A harder (but more educational) method is to use sockets for communication to a child process. The following example is lifted mostly from Ryan Tomayko’s blog post mentioned above, but with a smattering of Servolux thrown in for good measure.

The key thing to take away here is that we create a UNIX server socket in the parent process, and the forked children “accept” on this socket to receive messages. As odd as it seems, the parent then creates a UNIX socket in order to send messages to the children; the parent sends messages to the children who are accepting.

require 'socket'
require 'open-uri'

require 'rubygems'
require 'servolux'
require 'nokogiri'

PATH = '/tmp/web_fetch.socket'

# Create a UNIX socket at the tmp PATH
# Runs once in the parent; all forked children inherit the socket's
# file descriptor.
$acceptor = UNIXServer.new(PATH)

# This module defines the process our forked workers will run. It listens on
# the socket and expects a single URL. It will then fetch this URL and parse
# the contents using nokogiri.
module WebFetch
  def execute
    if IO.select([$acceptor], nil, nil, 2)
      socket, addr = $acceptor.accept_nonblock
      url = socket.gets
      socket.close

      doc = Nokogiri::HTML(open(url)) { |config| config.noblanks.noent }
      $stderr.puts "child #$$ processed #{url}"
      $stderr.flush
    end
  rescue Errno::EAGAIN, Errno::ECONNABORTED, Errno::EPROTO, Errno::EINTR
  end

  def after_executing
    $acceptor.close
  end
end

# Spin up a pool of these workers
pool = Servolux::Prefork.new(:module => WebFetch)
pool.start 3

# 'urls.txt' is a simple text file with one URL per line
urls = File.readlines('urls.txt')

begin
  # Keeping sending URLs to the workers until we have run out of URLs
  until urls.empty?
    client = UNIXSocket.open(PATH)
    client.puts urls.shift
    client.close
  end

rescue Errno::ECONNREFUSED
  retry

ensure
  # Give the workers time to complete their current task
  # and then stop the pool
  sleep 5

  pool.stop
  $acceptor.close

  File.unlink if File.socket?(PATH)
end

Because each child has a copy of the UNIX server socket, each child also needs to close this socket. This is done in the after_executing method. This method is called just before the child process exits. Resource cleanup happens here.

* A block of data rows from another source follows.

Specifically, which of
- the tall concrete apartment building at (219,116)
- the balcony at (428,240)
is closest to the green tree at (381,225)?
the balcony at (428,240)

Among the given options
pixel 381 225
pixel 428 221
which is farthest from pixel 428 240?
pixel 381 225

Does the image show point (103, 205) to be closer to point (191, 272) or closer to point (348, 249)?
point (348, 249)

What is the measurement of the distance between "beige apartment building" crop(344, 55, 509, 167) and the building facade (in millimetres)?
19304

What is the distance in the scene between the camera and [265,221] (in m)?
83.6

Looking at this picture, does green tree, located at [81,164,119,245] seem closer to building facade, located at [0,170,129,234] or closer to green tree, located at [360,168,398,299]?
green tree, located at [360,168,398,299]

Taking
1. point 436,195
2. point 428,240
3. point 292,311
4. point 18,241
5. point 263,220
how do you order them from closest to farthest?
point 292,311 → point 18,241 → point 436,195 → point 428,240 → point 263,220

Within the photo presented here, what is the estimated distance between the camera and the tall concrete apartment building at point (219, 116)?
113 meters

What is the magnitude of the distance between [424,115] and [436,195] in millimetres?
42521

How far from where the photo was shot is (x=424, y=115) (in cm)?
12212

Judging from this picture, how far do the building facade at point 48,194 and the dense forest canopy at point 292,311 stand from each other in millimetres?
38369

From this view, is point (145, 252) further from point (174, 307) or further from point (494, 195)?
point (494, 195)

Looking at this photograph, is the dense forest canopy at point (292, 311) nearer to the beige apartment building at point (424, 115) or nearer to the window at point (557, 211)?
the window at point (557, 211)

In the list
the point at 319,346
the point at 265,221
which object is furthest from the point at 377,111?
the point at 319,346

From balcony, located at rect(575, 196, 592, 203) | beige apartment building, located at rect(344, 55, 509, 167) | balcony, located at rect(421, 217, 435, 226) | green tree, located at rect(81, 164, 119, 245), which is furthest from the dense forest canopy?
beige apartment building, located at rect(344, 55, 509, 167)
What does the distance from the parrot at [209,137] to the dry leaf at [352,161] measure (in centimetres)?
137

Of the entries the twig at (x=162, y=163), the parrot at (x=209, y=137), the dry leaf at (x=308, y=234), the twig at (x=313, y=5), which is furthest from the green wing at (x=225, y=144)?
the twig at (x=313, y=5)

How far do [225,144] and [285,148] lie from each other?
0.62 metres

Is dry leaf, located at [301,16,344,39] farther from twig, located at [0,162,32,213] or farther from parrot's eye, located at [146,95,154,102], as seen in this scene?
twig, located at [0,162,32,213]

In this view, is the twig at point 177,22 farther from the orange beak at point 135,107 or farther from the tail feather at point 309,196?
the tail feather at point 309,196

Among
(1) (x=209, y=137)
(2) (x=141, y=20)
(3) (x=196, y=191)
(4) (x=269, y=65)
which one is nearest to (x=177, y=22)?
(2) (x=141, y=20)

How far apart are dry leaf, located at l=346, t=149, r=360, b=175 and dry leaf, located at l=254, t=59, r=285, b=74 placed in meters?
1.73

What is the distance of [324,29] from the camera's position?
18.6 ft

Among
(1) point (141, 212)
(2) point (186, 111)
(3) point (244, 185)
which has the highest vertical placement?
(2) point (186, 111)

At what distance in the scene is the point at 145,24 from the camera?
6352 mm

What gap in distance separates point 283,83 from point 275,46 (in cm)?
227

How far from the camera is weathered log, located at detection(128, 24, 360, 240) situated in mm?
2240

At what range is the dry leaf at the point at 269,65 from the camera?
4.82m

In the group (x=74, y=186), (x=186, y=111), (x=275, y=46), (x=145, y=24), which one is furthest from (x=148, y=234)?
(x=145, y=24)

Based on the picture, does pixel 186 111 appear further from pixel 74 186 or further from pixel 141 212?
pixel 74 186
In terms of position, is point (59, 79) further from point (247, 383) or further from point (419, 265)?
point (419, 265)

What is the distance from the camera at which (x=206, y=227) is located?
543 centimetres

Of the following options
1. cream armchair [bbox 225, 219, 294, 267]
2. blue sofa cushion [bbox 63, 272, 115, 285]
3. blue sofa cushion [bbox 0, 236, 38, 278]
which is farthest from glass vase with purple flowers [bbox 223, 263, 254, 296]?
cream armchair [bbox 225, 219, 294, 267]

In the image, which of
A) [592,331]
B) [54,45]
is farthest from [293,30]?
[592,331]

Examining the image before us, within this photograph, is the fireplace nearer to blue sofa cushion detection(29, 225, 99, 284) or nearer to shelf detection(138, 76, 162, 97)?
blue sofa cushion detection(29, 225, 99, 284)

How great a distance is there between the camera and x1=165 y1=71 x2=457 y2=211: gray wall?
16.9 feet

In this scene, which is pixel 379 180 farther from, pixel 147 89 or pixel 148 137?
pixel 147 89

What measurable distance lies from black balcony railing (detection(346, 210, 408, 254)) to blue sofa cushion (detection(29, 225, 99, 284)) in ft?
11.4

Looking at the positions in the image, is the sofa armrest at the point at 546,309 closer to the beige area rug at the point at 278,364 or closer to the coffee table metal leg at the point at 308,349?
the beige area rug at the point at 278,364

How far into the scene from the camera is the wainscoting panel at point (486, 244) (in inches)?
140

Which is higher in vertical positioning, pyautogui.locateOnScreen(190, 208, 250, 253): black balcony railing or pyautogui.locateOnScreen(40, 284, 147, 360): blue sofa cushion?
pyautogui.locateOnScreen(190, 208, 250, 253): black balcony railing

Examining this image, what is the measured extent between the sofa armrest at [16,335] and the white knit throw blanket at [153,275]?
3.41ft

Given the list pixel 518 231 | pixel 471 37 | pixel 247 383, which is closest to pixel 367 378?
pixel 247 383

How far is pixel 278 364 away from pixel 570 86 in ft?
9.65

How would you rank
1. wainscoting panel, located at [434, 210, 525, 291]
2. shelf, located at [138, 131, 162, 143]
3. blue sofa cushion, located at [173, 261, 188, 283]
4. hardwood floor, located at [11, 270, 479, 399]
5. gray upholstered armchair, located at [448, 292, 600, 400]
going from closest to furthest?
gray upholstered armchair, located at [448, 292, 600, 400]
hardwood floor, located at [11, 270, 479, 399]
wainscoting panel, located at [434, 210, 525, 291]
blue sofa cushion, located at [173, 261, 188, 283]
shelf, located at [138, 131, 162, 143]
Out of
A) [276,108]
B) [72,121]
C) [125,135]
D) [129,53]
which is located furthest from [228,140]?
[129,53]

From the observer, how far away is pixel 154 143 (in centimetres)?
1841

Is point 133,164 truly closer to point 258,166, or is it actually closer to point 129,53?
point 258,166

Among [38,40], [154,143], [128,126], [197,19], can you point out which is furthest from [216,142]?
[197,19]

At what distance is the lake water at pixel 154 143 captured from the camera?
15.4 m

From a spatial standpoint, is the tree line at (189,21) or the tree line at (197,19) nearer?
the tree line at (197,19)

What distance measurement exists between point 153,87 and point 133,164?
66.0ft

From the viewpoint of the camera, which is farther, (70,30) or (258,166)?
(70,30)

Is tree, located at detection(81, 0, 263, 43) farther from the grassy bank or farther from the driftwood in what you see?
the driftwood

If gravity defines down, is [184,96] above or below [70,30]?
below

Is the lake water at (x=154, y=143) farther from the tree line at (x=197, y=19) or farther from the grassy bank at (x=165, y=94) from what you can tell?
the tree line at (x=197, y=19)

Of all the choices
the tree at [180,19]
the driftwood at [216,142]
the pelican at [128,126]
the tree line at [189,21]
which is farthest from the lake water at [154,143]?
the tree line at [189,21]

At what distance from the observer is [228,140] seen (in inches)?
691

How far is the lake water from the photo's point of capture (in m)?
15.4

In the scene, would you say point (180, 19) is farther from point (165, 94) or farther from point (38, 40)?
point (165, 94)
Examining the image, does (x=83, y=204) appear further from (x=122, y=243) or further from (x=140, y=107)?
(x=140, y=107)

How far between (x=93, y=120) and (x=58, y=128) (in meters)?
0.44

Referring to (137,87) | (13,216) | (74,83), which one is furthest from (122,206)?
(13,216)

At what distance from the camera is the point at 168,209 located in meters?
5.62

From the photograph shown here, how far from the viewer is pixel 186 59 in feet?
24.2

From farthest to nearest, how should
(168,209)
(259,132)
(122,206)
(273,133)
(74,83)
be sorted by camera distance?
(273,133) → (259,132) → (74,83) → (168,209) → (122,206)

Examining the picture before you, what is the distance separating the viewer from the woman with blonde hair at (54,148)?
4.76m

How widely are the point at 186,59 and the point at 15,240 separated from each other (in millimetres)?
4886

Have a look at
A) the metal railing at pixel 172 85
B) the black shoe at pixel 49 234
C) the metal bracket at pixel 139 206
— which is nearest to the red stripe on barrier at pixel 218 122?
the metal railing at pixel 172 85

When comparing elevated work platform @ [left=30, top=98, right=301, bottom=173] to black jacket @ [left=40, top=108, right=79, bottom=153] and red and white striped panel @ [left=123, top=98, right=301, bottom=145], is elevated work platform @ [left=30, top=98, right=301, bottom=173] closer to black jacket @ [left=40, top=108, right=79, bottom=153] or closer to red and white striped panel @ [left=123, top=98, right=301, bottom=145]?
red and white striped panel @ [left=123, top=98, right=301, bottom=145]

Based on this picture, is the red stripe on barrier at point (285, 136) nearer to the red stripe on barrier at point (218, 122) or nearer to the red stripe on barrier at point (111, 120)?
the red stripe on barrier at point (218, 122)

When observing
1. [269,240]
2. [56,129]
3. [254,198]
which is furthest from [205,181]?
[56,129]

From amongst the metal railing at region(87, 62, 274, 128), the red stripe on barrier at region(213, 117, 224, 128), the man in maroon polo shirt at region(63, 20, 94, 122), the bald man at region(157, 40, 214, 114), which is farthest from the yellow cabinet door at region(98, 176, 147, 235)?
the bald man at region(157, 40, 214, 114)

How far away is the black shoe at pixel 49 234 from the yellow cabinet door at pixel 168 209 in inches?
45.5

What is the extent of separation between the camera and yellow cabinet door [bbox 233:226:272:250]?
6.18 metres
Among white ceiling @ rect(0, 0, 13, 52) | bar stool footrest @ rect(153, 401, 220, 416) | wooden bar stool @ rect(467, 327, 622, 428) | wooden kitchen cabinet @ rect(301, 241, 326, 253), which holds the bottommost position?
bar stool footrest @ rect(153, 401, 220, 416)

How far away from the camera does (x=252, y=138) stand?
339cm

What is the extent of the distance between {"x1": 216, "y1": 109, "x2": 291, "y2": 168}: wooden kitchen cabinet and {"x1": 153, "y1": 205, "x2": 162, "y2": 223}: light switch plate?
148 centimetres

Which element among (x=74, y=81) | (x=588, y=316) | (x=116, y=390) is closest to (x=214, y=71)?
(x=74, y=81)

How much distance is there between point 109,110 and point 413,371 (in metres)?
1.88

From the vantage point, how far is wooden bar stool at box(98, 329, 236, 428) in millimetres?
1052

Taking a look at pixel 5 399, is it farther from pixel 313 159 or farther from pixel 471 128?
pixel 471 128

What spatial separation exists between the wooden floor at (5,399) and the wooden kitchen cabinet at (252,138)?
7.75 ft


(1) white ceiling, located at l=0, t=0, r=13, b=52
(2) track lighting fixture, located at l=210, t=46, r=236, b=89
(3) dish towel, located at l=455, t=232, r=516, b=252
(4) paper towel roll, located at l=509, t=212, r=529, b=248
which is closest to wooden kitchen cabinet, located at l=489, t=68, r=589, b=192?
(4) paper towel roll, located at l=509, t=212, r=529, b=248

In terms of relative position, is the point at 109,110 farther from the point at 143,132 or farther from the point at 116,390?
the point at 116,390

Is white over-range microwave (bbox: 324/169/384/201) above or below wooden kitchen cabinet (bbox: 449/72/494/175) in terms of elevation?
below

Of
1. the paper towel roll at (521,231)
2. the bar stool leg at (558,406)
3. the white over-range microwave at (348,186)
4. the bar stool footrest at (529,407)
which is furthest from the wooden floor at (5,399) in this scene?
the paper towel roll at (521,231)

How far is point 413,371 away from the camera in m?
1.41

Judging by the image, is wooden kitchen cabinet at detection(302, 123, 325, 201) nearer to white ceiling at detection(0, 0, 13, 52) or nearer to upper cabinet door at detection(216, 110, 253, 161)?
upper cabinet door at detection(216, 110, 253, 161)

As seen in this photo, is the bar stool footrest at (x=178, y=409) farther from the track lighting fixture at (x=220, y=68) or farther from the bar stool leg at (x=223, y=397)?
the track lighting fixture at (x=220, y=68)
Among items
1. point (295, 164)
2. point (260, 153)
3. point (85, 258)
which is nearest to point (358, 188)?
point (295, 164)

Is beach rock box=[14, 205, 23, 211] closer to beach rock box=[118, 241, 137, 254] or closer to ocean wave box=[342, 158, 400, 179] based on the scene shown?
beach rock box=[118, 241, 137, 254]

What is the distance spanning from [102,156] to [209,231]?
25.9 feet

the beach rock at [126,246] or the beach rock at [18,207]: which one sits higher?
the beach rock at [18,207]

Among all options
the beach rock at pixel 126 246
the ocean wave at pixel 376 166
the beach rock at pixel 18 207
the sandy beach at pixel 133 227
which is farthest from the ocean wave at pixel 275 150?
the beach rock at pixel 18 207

The parent process also needs to close the UNIX server socket and remove the socket file created in the tmp folder. These final steps are performed in the ensure block to ensure they happen.

Conclusion

The main concept to take away here is that pre-forked workers are indistinguishable from one another. One child process is as good as another. The vast majority of the time you will need to pass messages to the first available child worker. If you find yourself needing to communicate with a specific child then Prefork is most likely not the solution you are looking for.